WHAT IS NEEDED> Look below for the lines from the one with "4 Word Inspirational Quotes Short" to the one with "Raging Grace Style", and copy exactly those lines, both ends included.
═══ DATA FOR PROCESSING
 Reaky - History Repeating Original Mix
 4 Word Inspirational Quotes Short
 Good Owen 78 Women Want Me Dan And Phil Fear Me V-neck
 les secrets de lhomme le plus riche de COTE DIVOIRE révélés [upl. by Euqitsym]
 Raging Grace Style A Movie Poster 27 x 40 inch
══════
═══ DATA FOR PROCESSING
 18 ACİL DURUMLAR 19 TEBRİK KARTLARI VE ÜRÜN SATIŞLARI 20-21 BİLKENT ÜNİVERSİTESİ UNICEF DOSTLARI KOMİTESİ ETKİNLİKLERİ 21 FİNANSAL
══════
═══ DATA FOR PROCESSING
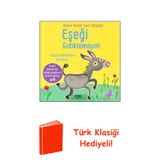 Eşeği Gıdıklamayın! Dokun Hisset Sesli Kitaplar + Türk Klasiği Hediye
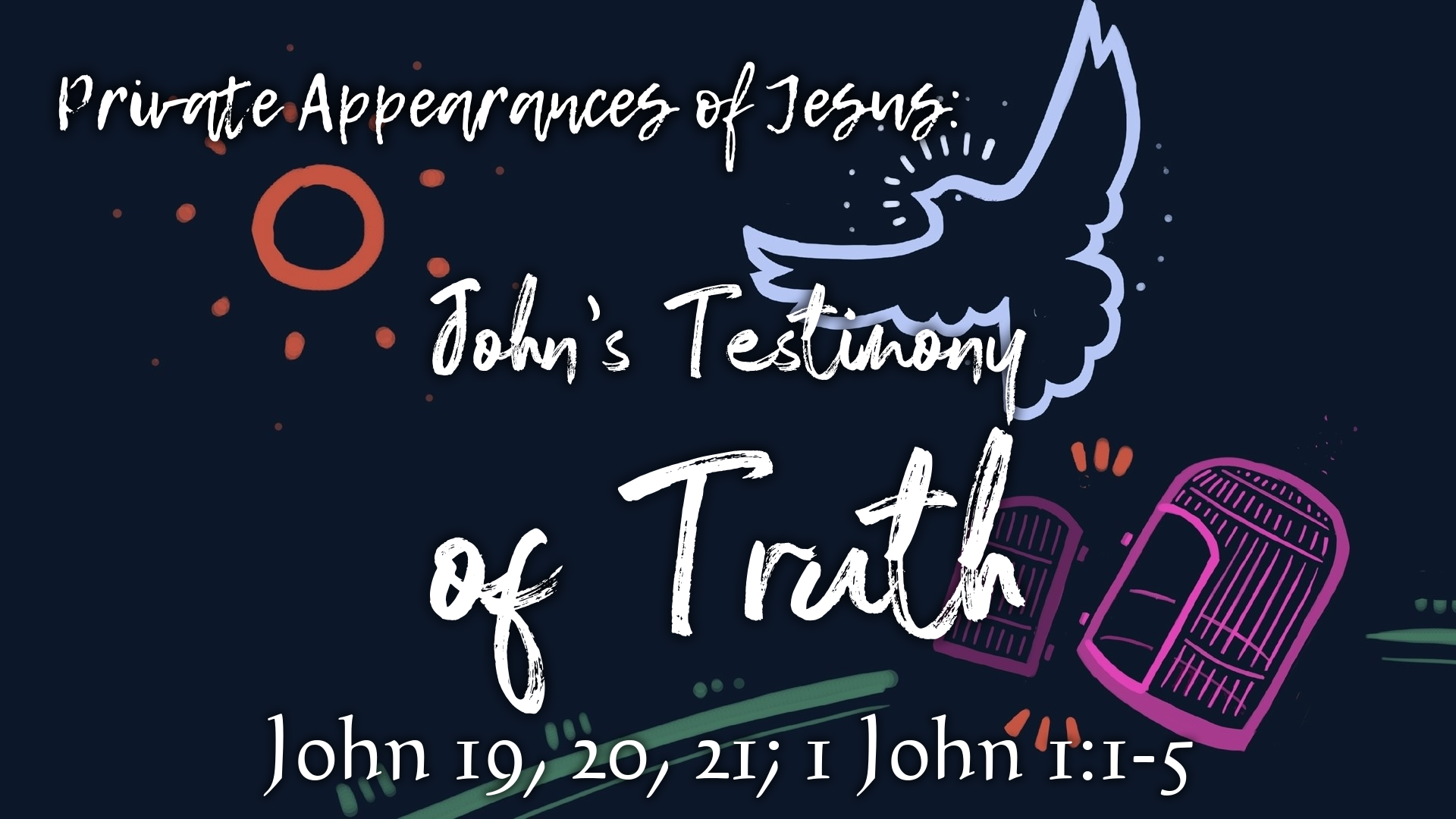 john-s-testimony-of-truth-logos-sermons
══════
RESULT OF THIS EXERCISE>
 4 Word Inspirational Quotes Short
 Good Owen 78 Women Want Me Dan And Phil Fear Me V-neck
 les secrets de lhomme le plus riche de COTE DIVOIRE révélés [upl. by Euqitsym]
 Raging Grace Style A Movie Poster 27 x 40 inch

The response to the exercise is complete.